YOUR GOAL » Reproduce the closing run of lines below verbatim, from the line that contains "scientific name: Ovis aries" up to and including the final line.

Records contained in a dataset
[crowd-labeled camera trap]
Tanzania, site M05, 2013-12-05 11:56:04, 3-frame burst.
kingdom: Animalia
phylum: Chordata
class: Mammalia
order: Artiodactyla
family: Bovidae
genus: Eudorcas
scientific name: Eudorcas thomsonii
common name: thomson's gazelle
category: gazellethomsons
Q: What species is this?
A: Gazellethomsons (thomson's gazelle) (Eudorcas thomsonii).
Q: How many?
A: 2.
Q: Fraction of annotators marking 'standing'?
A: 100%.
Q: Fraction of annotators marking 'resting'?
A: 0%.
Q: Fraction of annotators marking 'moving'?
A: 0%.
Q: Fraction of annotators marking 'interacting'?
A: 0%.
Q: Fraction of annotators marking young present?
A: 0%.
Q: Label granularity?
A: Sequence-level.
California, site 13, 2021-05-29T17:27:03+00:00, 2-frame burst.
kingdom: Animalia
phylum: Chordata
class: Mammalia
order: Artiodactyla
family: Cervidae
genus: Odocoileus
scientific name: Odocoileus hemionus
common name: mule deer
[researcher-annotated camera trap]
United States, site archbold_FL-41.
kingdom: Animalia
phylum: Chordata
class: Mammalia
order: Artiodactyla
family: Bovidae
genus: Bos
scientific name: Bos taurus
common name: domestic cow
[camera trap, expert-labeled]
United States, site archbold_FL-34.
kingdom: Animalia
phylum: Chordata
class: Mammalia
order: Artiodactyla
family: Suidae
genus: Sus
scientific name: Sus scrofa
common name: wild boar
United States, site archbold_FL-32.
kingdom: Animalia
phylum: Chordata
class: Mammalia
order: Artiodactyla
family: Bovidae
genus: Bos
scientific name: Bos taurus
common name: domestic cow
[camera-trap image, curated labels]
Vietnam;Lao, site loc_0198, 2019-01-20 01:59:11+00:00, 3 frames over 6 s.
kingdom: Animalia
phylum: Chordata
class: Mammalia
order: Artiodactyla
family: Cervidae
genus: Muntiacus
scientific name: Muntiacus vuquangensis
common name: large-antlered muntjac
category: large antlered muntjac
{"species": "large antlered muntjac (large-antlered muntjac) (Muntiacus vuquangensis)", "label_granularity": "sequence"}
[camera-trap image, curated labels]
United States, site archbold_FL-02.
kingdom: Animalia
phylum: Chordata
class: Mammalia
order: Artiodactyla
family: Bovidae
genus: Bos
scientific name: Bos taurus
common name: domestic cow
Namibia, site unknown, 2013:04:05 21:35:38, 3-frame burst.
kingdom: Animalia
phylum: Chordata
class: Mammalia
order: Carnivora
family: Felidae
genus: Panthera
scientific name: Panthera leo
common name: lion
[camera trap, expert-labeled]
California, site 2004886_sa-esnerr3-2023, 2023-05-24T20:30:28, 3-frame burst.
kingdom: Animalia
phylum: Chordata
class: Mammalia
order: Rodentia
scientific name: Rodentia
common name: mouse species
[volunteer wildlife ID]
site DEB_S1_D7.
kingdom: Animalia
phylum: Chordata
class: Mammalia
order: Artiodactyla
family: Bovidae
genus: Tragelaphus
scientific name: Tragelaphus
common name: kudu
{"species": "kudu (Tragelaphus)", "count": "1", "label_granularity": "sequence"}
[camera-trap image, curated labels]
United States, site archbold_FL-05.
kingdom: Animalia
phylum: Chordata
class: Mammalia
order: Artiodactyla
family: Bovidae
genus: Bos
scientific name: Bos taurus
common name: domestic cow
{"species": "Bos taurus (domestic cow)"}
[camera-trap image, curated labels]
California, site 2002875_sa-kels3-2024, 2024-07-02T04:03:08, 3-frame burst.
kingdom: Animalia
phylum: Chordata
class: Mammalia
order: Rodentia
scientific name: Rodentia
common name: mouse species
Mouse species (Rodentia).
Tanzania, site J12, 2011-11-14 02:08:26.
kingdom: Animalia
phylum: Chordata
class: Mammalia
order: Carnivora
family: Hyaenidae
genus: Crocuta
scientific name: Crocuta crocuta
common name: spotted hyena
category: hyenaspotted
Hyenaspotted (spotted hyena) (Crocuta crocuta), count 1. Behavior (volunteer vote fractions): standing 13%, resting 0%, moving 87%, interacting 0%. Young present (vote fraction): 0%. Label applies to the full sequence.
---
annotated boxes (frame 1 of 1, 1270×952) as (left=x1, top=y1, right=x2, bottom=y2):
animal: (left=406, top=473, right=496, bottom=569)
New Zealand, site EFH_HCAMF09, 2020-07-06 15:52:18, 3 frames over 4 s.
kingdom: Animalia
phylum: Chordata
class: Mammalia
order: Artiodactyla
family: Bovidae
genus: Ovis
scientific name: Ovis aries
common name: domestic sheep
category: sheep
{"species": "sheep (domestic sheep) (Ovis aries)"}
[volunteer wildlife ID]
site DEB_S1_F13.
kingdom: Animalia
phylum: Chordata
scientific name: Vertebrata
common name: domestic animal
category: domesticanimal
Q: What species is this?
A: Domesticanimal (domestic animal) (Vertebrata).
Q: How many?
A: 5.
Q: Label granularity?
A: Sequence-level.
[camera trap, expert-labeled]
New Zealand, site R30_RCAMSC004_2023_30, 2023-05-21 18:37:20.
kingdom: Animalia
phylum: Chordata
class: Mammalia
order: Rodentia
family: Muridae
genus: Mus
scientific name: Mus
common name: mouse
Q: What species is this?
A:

RESPONSE FOR THIS EXERCISE »
scientific name: Ovis aries
common name: domestic sheep
category: sheep
{"species": "sheep (domestic sheep) (Ovis aries)"}
[volunteer wildlife ID]
site DEB_S1_F13.
kingdom: Animalia
phylum: Chordata
scientific name: Vertebrata
common name: domestic animal
category: domesticanimal
Q: What species is this?
A: Domesticanimal (domestic animal) (Vertebrata).
Q: How many?
A: 5.
Q: Label granularity?
A: Sequence-level.
[camera trap, expert-labeled]
New Zealand, site R30_RCAMSC004_2023_30, 2023-05-21 18:37:20.
kingdom: Animalia
phylum: Chordata
class: Mammalia
order: Rodentia
family: Muridae
genus: Mus
scientific name: Mus
common name: mouse
Q: What species is this?
A:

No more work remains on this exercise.